LGG-28. NOVEL BRAF INTRAGENIC DELETION IN A GLIOMA: A CASE REPORT OF A PEDIATRIC PATIENT

BACKGROUND Numerous variant BRAF genetic alterations have been associated with malignancies. BRAF activating fusions/mutations are frequently present in low grade gliomas. BRAF intragenic deletions have been reported in melanoma, but have not previously been reported in gliomas. OBJECTIVE To report a BRAF intragenic deletion in a pediatric patient with recurrent low-grade glioma. RESULTS A 3-year-old female underwent a complete resection of a posterior fossa pilocytic astrocytoma. She had recurrences at age 4, and then at age 9; pathology was consistent with pilocytic astrocytoma. Microarray analysis on sample from the first recurrence showed one region of loss encompassing 86 Kbp within the BRAF gene. The deletion breakpoints are within intron 1 and 9, resulting in loss of exons 2 through 9, inclusive. This has been previously described melanoma, but appears to be a novel finding in glioma. It is hypothesized that, since the loss retains the kinase and ATP binding pocket domains but deletes the N-terminal conserved region 1 and 2 (CR1, CR2) of the BRAF gene, it is likely functionally similar to the loss and activation resulting from the more usually described KIAA1549 and BRAF gene fusion. CONCLUSION This is the first BRAF intragenic deletion involving exons 2–9 reported in a glioma. Although 86kbp is small using whole genome microarray technology, it is large using sequencing strategies, and a targeted sequencing approach to investigate the BRAF gene would not readily identify this deletion. It is speculated that the deletion may be under ascertained in the pediatric population.
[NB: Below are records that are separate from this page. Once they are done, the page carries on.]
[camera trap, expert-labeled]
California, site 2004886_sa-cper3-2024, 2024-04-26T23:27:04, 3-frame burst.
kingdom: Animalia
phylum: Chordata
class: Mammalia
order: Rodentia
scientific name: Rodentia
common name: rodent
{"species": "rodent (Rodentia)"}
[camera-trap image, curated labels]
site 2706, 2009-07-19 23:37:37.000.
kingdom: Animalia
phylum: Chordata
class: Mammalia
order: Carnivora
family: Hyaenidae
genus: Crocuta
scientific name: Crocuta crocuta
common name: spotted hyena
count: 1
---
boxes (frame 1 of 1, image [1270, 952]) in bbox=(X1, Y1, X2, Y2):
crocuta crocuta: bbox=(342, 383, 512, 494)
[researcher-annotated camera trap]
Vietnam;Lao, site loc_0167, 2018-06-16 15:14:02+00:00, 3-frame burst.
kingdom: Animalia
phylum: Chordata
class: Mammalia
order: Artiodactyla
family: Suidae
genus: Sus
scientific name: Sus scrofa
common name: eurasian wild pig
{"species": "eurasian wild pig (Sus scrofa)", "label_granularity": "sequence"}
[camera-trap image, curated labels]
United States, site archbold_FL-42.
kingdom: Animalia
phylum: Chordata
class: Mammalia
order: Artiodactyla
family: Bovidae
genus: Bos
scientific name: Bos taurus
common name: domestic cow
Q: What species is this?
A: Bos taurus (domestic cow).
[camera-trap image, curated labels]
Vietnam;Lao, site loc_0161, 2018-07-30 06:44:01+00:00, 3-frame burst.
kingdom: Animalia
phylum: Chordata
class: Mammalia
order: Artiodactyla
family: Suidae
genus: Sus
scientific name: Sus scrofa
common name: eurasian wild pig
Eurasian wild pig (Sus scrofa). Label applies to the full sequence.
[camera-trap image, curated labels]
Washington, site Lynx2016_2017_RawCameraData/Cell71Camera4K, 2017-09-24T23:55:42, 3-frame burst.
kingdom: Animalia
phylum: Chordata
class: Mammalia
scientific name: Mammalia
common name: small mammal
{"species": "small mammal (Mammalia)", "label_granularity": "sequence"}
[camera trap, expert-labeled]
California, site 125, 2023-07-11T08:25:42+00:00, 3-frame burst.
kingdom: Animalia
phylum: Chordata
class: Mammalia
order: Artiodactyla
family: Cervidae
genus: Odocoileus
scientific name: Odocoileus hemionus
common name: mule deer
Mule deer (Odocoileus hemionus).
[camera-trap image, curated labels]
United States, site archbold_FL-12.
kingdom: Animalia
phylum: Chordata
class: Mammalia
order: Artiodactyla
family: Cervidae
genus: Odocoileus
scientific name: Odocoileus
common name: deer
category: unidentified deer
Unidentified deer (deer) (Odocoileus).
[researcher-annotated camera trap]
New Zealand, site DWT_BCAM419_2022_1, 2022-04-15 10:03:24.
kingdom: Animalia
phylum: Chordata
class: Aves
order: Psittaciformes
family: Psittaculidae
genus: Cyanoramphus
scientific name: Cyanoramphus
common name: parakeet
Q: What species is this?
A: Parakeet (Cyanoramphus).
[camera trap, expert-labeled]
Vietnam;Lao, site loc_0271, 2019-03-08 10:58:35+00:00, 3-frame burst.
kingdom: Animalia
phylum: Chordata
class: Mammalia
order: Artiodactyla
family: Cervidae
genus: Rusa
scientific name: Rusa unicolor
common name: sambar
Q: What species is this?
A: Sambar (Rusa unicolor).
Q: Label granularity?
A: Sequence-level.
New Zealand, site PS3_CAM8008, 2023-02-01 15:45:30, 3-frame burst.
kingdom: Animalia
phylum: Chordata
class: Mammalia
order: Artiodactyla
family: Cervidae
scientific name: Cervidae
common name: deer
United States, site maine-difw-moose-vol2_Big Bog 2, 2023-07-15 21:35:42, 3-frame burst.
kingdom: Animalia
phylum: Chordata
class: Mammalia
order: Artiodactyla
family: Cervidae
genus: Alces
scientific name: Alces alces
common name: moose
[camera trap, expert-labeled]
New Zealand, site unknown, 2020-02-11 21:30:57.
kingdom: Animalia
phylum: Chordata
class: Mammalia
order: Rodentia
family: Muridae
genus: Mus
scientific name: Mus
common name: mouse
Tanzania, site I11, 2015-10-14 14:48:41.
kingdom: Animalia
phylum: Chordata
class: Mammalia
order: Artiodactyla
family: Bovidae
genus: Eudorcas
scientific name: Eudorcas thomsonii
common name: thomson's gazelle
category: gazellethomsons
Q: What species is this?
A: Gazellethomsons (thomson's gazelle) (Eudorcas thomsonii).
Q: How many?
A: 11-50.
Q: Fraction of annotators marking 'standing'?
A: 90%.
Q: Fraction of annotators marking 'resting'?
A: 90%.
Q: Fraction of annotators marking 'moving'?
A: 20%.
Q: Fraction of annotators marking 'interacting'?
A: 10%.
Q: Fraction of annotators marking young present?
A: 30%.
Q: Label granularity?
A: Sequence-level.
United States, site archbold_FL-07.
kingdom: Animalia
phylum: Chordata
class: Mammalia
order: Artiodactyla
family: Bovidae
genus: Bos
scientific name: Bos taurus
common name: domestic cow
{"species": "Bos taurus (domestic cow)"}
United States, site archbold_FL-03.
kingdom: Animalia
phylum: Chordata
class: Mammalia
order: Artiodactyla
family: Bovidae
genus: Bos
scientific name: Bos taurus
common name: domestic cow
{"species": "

HGG-52. SUSTAINED RESPONSE TO CRIZOTINIB MONOTHERAPY IN AN INFANT WITH GOPC-ROS1 FUSED CONGENITAL HEMISPHERIC GLIOMA

Recent studies identified the presence of ALK/ROS/NTRK/MET alterations in a subset of infantile hemispheric gliomas. We report a case of GOPC-ROS1 fused congenital hemispheric glioma with a sustained response to crizotinib. An infant born at 28 weeks gestation was diagnosed with a large hemispheric mass at 2 weeks of life. The tumor was partially resected at 7 weeks of life. Histological evaluation confirmed a neoplasm with a spindle cell growth pattern, hypercellularity, nuclear pleomorphism, endothelial proliferation and necrosis consistent with glioblastoma. Fresh tissue was submitted for targeted panel sequencing (Oncopanel) which identified the presence of a GOPC-ROS1 fusion (exon 36:intron 4). This was confirmed by copy number analysis which showed a focal intragenic deletion with a breakpoint in ROS1 on 6q22. Given the lack of preclinical native models for ROS1 and other congenital kinase-driven gliomas, live cells were utilized to attempt to establish a patient derived cell line (organoid/neurosphere model) and intracranial patient derived xenograft model, the results of which are pending and will be reported. The GOPC-ROS1 rearrangement was structurally predicted to respond to kinase inhibitors with activity against ROS1 and crizotinib was started at 280 mg/m2/dose twice daily at 6 months of life with progressive tumor noted on imaging. Three months after initiating therapy, a 56% reduction in the tumor size and subsequent imaging revealed additional response. Our report is the first to demonstrate clinical response to crizotinib in a GPOC-ROS1 fused congenital glioblastoma and describe the development of a renewable resources for future analysis.